> [Your tasks]
1: Using the high seas news release, decide whether each statement agrees with it: (a) the brochure's sites exemplify the range of ocean habitats; (b) most protected ocean area lies far from shore; (c) the high seas make up almost two-thirds of the ocean. Answer yes or no for each, quoting the deciding words.
2: Please summarize the high seas news release in two sentences.

> [Source extract]
High seas gems in the spotlight
09 October 2008 | International news release
Today at the IUCN World Conservation Congress, a joint initiative has been launched to highlight special places in the least protected place on Earth: the high seas. The centerpiece of which is a brochure showcasing 10 “gems” of the high seas.
The publication, launched by an unusual partnership bringing the Chantecaille Beauté company together with IUCN, World Commission on Protected Areas (WCPA), and Marine Conservation Biology Institute (MCBI), features sites such as the Ross Sea in the Southern Ocean, the Emperor Seamount Chain in the Pacific Ocean, the Sargasso Sea and Charlie-Gibbs Fracture Zone in the Atlantic Ocean, and the Saya de Malha Banks in the Indian Ocean.
The 10 sites exemplify the range of habitats in the world’s oceans. “International efforts to identify and protect significant high seas places are in their infancy,” says Jeff Ardron of MCBI. “This booklet should encourage collaborative scientific analysis of high seas ecosystems in need of conservation.”
Currently, less than one percent of our oceans are under any kind of protection, and nearly all of that one percent is located close to shore.
“Unlike national parks on land, most people have never visited these high seas gems, so they have no idea of the richness and staggering beauty of what lies down there,” says Alex Chantecaille, who is Director of Sales Promotion at Chantecaille Beauté and helped oversee this project.
High seas are the open ocean and deep seabed areas outside individual nations’ jurisdiction and make up nearly half of the Earth’s surface and almost two-thirds of the ocean. They provide feeding grounds for great whales, are traversed by imperiled bluefin tunas, and are home to deep-water corals that are thousands of years old.
“Despite the size and importance of the high seas, they are the least protected part of our planet,” says Kristina Gjerde of IUCN. “This brochure is designed to help people see and understand the importance of these remote places to galvanize action at the international level for the first time.”
“The Chantecaille Beauté company has a long history of working towards environmental conservation,” says Sylvie Chantecaille, the owner and founder of the company. “When MCBI and IUCN came to us with their concerns about the high seas, we felt that this was an extraordinary opportunity for us to help these places come alive in the eyes of the public.”
“As the great African conservationist Baba Dioum noted 40 years ago at the IUCN's General Assembly, we will only conserve those places that we know,” says Elliott Norse, MCBI’s President. “We can thank Chantecaille Beauté for helping make these places more widely known, for these are magnificent places that are very much worth saving.”

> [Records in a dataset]
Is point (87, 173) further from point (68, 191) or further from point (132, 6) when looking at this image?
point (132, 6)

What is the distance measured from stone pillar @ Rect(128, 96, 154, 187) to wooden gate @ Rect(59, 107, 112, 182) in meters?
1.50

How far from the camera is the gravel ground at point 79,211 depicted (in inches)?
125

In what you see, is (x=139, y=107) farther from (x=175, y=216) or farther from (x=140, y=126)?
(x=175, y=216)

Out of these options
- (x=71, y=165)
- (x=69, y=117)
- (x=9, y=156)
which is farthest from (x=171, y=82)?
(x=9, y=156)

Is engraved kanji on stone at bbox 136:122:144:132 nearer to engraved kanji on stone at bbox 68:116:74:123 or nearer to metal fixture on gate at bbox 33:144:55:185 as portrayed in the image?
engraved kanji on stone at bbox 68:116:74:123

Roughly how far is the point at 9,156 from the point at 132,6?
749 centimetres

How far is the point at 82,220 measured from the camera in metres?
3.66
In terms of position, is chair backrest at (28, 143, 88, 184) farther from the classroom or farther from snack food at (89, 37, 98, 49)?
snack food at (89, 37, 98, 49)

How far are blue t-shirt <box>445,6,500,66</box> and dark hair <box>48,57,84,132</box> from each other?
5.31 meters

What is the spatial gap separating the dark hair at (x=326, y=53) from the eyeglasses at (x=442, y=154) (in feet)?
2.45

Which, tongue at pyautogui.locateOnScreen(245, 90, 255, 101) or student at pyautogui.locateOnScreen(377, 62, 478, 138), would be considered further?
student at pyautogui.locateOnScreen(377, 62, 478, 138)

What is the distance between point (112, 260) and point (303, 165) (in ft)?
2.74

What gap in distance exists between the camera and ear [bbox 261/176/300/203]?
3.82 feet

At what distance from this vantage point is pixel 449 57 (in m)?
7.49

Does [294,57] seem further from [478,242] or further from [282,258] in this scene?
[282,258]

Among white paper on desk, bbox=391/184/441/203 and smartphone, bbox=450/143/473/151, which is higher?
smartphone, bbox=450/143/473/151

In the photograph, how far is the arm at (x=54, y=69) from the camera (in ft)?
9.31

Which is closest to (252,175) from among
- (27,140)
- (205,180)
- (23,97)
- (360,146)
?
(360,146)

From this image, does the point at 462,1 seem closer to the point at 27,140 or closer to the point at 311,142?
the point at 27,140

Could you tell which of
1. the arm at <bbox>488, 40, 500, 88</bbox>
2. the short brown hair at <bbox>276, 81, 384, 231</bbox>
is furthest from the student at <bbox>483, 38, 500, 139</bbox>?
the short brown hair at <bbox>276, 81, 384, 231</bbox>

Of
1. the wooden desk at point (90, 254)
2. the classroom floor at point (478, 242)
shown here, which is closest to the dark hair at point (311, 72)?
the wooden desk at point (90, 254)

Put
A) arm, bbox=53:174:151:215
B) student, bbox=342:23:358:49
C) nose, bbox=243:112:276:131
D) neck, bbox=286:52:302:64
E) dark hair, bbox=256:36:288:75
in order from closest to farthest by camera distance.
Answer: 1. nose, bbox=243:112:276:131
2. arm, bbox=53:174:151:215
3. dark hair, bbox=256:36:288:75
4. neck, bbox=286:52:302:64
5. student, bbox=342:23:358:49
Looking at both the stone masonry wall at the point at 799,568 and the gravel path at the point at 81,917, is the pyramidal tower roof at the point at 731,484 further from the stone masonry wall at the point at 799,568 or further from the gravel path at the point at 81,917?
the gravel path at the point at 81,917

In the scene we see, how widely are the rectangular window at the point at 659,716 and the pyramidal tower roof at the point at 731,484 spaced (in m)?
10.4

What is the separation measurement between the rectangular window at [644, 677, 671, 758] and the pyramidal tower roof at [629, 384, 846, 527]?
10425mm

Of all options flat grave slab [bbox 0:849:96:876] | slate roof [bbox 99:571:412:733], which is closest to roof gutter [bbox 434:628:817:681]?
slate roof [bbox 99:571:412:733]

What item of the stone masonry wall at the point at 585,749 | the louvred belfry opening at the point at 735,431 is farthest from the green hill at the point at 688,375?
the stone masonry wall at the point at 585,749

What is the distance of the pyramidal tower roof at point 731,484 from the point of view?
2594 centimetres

> [Solution set]
1:
(a) Yes: "The 10 sites exemplify the range of habitats in the world’s oceans."
(b) No: "nearly all of that one percent is located close to shore."
(c) Yes: "make up nearly half of the Earth’s surface and almost two-thirds of the ocean."

2: At the IUCN World Conservation Congress, Chantecaille Beauté, IUCN, WCPA and MCBI launched a brochure showcasing 10 high seas "gems," including the Ross Sea and the Sargasso Sea. The high seas lie outside individual nations' jurisdiction and make up almost two-thirds of the ocean, yet they are the least protected part of the planet, and the brochure is meant to help people understand their importance and galvanize international action.